** begin INFORMATION PROVIDED **
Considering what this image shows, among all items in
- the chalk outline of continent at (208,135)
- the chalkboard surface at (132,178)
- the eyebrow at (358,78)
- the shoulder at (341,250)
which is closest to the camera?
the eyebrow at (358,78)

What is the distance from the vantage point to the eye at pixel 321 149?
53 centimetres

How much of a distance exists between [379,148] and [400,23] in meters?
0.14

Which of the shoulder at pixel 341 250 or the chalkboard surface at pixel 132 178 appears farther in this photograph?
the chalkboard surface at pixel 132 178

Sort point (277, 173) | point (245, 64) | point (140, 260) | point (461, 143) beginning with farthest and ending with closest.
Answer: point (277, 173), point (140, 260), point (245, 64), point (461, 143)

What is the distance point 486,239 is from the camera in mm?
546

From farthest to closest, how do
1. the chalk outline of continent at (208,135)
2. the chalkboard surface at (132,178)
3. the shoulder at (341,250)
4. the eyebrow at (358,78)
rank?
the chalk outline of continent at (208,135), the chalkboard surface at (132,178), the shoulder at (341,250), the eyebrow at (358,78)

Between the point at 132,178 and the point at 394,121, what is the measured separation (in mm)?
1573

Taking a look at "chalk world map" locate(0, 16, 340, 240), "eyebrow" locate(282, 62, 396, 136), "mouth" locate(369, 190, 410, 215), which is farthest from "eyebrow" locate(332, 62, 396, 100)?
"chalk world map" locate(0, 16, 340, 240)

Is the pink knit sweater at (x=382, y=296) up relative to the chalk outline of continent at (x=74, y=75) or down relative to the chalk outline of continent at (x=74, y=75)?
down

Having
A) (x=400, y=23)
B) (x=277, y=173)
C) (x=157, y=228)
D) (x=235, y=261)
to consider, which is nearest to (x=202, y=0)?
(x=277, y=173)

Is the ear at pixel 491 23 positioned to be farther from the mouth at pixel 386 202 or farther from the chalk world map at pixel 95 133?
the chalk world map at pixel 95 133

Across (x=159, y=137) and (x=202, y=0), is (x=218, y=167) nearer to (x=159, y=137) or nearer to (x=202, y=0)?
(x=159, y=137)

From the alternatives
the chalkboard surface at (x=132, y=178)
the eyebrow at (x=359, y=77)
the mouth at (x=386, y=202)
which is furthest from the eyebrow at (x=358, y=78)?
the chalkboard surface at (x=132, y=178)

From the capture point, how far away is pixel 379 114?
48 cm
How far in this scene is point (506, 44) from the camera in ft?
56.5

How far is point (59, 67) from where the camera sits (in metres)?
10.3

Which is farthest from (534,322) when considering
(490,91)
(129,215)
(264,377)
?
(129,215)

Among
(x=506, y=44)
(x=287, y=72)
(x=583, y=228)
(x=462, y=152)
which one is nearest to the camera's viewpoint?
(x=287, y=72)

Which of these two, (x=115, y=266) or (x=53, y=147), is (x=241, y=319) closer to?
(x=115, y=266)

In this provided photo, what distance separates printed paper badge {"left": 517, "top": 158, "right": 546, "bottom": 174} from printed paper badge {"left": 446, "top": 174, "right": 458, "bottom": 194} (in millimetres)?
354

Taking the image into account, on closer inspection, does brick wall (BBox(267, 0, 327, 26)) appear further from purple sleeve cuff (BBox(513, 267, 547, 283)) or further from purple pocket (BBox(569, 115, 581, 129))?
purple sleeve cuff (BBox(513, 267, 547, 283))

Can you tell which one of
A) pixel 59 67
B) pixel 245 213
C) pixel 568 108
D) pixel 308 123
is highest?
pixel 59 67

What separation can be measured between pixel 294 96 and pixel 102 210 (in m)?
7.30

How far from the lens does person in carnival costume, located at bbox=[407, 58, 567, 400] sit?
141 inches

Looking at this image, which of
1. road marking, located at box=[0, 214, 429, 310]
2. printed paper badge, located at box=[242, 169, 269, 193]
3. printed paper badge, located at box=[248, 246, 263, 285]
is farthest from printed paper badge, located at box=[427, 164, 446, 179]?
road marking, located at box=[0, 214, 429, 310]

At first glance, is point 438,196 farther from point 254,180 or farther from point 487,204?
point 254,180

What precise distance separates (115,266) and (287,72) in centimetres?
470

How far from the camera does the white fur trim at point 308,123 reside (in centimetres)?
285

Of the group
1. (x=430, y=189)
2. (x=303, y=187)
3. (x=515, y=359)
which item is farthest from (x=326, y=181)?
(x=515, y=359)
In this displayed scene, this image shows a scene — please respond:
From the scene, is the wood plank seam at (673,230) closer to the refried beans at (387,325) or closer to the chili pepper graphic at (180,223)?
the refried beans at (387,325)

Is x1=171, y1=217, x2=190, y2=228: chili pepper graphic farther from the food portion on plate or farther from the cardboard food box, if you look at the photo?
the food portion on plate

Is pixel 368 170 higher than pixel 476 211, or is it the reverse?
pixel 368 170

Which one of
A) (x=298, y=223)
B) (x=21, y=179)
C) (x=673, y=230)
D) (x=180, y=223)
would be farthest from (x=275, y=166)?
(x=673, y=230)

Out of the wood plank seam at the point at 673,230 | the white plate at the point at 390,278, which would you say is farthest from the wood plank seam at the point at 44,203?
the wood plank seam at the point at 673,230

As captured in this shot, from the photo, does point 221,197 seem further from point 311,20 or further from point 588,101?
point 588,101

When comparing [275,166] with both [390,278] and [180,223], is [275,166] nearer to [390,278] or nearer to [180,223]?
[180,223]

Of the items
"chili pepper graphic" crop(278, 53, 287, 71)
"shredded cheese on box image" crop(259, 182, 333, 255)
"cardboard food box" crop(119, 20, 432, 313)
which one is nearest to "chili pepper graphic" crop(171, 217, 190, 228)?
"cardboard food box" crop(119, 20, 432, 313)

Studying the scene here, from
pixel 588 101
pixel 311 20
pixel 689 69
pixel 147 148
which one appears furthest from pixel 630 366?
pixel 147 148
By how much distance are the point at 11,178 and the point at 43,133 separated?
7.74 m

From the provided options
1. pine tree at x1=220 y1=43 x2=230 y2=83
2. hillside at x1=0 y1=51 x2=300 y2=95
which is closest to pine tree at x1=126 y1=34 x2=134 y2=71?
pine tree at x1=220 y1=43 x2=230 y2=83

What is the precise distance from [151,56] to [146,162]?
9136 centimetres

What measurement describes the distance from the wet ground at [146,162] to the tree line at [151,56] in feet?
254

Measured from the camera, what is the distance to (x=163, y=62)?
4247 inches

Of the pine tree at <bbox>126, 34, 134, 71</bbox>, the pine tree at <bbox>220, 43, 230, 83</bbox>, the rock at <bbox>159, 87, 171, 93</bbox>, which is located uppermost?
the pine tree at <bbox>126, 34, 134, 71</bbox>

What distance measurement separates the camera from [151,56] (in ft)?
** end INFORMATION PROVIDED **
EXERCISE INSTRUCTIONS
Every record shown above must be echoed exactly.

TASK ANSWER
Considering what this image shows, among all items in
- the chalk outline of continent at (208,135)
- the chalkboard surface at (132,178)
- the eyebrow at (358,78)
- the shoulder at (341,250)
which is closest to the camera?
the eyebrow at (358,78)

What is the distance from the vantage point to the eye at pixel 321 149?
53 centimetres

How much of a distance exists between [379,148] and [400,23] in meters?
0.14

Which of the shoulder at pixel 341 250 or the chalkboard surface at pixel 132 178 appears farther in this photograph?
the chalkboard surface at pixel 132 178

Sort point (277, 173) | point (245, 64) | point (140, 260) | point (461, 143) beginning with farthest and ending with closest.
Answer: point (277, 173), point (140, 260), point (245, 64), point (461, 143)

What is the distance point 486,239 is from the camera in mm?
546

From farthest to closest, how do
1. the chalk outline of continent at (208,135)
2. the chalkboard surface at (132,178)
3. the shoulder at (341,250)
4. the eyebrow at (358,78)
rank?
the chalk outline of continent at (208,135), the chalkboard surface at (132,178), the shoulder at (341,250), the eyebrow at (358,78)

Between the point at 132,178 and the point at 394,121, what is the measured separation (in mm)?
1573

Taking a look at "chalk world map" locate(0, 16, 340, 240), "eyebrow" locate(282, 62, 396, 136), "mouth" locate(369, 190, 410, 215), which is farthest from "eyebrow" locate(332, 62, 396, 100)?
"chalk world map" locate(0, 16, 340, 240)

Is the pink knit sweater at (x=382, y=296) up relative to the chalk outline of continent at (x=74, y=75) or down relative to the chalk outline of continent at (x=74, y=75)?
down

Having
A) (x=400, y=23)
B) (x=277, y=173)
C) (x=157, y=228)
D) (x=235, y=261)
to consider, which is nearest to (x=202, y=0)?
(x=277, y=173)

Is the ear at pixel 491 23 positioned to be farther from the mouth at pixel 386 202 or farther from the chalk world map at pixel 95 133?
the chalk world map at pixel 95 133

Across (x=159, y=137) and (x=202, y=0), is (x=218, y=167) nearer to (x=159, y=137) or nearer to (x=202, y=0)?
(x=159, y=137)

From the alternatives
the chalkboard surface at (x=132, y=178)
the eyebrow at (x=359, y=77)
the mouth at (x=386, y=202)
which is furthest from the eyebrow at (x=358, y=78)?
the chalkboard surface at (x=132, y=178)

From the capture point, how far away is pixel 379 114?
48 cm
How far in this scene is point (506, 44) from the camera in ft?
56.5

How far is point (59, 67) from where the camera sits (in metres)?
10.3

Which is farthest from (534,322) when considering
(490,91)
(129,215)
(264,377)
?
(129,215)

Among
(x=506, y=44)
(x=287, y=72)
(x=583, y=228)
(x=462, y=152)
which one is nearest to the camera's viewpoint?
(x=287, y=72)

Which of these two, (x=115, y=266) or (x=53, y=147), is (x=241, y=319) closer to?
(x=115, y=266)

In this provided photo, what distance separates printed paper badge {"left": 517, "top": 158, "right": 546, "bottom": 174} from printed paper badge {"left": 446, "top": 174, "right": 458, "bottom": 194} (in millimetres)?
354

Taking the image into account, on closer inspection, does brick wall (BBox(267, 0, 327, 26)) appear further from purple sleeve cuff (BBox(513, 267, 547, 283)) or further from purple pocket (BBox(569, 115, 581, 129))?
purple sleeve cuff (BBox(513, 267, 547, 283))

Can you tell which one of
A) pixel 59 67
B) pixel 245 213
C) pixel 568 108
D) pixel 308 123
is highest?
pixel 59 67

What separation can be measured between pixel 294 96 and pixel 102 210 (in m)?
7.30

How far from the lens does person in carnival costume, located at bbox=[407, 58, 567, 400] sit?
141 inches

Looking at this image, which of
1. road marking, located at box=[0, 214, 429, 310]
2. printed paper badge, located at box=[242, 169, 269, 193]
3. printed paper badge, located at box=[248, 246, 263, 285]
is farthest from printed paper badge, located at box=[427, 164, 446, 179]?
road marking, located at box=[0, 214, 429, 310]

At first glance, is point 438,196 farther from point 254,180 or farther from point 487,204?
point 254,180

What precise distance separates (115,266) and (287,72) in centimetres?
470

How far from the camera does the white fur trim at point 308,123 reside (in centimetres)?
285

Of the group
1. (x=430, y=189)
2. (x=303, y=187)
3. (x=515, y=359)
which item is farthest from (x=326, y=181)?
(x=515, y=359)
In this displayed scene, this image shows a scene — please respond:
From the scene, is the wood plank seam at (673,230) closer to the refried beans at (387,325) or closer to the chili pepper graphic at (180,223)?
the refried beans at (387,325)

Is x1=171, y1=217, x2=190, y2=228: chili pepper graphic farther from the food portion on plate or farther from the cardboard food box, if you look at the photo?
the food portion on plate

Is pixel 368 170 higher than pixel 476 211, or is it the reverse?
pixel 368 170

Which one of
A) (x=298, y=223)
B) (x=21, y=179)
C) (x=673, y=230)
D) (x=180, y=223)
would be farthest from (x=275, y=166)?
(x=673, y=230)

Out of the wood plank seam at the point at 673,230 | the white plate at the point at 390,278, which would you say is farthest from the wood plank seam at the point at 44,203?
the wood plank seam at the point at 673,230

As captured in this shot, from the photo, does point 221,197 seem further from point 311,20 or further from point 588,101?
point 588,101

When comparing [275,166] with both [390,278] and [180,223], is [275,166] nearer to [390,278] or nearer to [180,223]?
[180,223]

Of the items
"chili pepper graphic" crop(278, 53, 287, 71)
"shredded cheese on box image" crop(259, 182, 333, 255)
"cardboard food box" crop(119, 20, 432, 313)
which one is nearest to "chili pepper graphic" crop(171, 217, 190, 228)?
"cardboard food box" crop(119, 20, 432, 313)

Studying the scene here, from
pixel 588 101
pixel 311 20
pixel 689 69
pixel 147 148
which one appears furthest from pixel 630 366?
pixel 147 148
By how much distance are the point at 11,178 and the point at 43,133 separated?
7.74 m

From the provided options
1. pine tree at x1=220 y1=43 x2=230 y2=83
2. hillside at x1=0 y1=51 x2=300 y2=95
which is closest to pine tree at x1=126 y1=34 x2=134 y2=71?
pine tree at x1=220 y1=43 x2=230 y2=83

What is the precise distance from [151,56] to [146,162]?
9136 centimetres

What measurement describes the distance from the wet ground at [146,162] to the tree line at [151,56] in feet?
254

Measured from the camera, what is the distance to (x=163, y=62)?
4247 inches

Of the pine tree at <bbox>126, 34, 134, 71</bbox>, the pine tree at <bbox>220, 43, 230, 83</bbox>, the rock at <bbox>159, 87, 171, 93</bbox>, which is located uppermost?
the pine tree at <bbox>126, 34, 134, 71</bbox>

What distance measurement separates the camera from [151,56] (in ft)?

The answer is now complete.